= What you need to do =
Using the listing below, select the lines with the word "burst" and copy them.

= Task data =
--- START ---

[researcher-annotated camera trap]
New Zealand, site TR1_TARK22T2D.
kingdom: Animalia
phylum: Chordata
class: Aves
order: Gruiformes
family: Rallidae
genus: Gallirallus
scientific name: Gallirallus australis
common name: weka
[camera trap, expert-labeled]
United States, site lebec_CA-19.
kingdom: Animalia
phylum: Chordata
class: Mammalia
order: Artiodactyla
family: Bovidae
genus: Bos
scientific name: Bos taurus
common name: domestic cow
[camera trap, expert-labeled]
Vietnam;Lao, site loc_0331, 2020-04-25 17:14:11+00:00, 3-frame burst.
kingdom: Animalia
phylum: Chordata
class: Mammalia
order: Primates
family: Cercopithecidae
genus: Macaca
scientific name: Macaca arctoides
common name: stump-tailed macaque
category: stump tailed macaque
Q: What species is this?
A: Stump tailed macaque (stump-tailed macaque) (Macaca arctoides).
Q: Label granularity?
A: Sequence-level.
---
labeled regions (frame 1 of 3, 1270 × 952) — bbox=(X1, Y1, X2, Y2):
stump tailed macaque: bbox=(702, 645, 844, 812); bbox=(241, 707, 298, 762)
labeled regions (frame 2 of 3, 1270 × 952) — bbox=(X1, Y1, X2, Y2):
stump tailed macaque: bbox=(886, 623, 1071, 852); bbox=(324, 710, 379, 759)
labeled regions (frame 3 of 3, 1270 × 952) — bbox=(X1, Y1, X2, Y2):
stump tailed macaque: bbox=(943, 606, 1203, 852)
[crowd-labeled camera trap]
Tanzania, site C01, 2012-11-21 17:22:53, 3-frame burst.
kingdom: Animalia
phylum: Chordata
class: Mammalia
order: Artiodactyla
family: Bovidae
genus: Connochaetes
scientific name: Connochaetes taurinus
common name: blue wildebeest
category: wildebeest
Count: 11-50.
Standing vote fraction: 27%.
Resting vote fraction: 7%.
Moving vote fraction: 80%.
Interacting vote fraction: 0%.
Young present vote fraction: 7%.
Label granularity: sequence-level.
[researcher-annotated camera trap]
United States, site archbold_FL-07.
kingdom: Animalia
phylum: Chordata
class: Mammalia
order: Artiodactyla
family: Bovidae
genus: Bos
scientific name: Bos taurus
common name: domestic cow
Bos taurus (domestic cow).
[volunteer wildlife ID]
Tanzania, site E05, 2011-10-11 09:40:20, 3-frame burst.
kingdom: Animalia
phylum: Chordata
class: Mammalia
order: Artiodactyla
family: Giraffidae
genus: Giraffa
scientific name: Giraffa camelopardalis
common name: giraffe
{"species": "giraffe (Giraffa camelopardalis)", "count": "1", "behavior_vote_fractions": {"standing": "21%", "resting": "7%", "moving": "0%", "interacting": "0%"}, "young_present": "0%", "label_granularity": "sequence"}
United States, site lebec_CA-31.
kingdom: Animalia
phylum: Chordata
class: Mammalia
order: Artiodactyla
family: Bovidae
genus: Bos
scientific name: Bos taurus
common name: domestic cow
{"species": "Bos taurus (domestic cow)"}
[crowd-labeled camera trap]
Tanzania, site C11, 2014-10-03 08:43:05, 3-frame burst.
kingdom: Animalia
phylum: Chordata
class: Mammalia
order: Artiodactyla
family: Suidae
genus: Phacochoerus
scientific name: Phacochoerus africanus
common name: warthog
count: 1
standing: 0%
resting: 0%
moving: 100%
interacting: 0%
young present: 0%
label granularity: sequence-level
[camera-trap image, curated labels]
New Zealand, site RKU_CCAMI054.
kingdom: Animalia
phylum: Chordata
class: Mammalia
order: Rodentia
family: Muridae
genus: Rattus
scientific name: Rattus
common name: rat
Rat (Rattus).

--- END ---

= Reply =
Vietnam;Lao, site loc_0331, 2020-04-25 17:14:11+00:00, 3-frame burst.
Tanzania, site C01, 2012-11-21 17:22:53, 3-frame burst.
Tanzania, site E05, 2011-10-11 09:40:20, 3-frame burst.
Tanzania, site C11, 2014-10-03 08:43:05, 3-frame burst.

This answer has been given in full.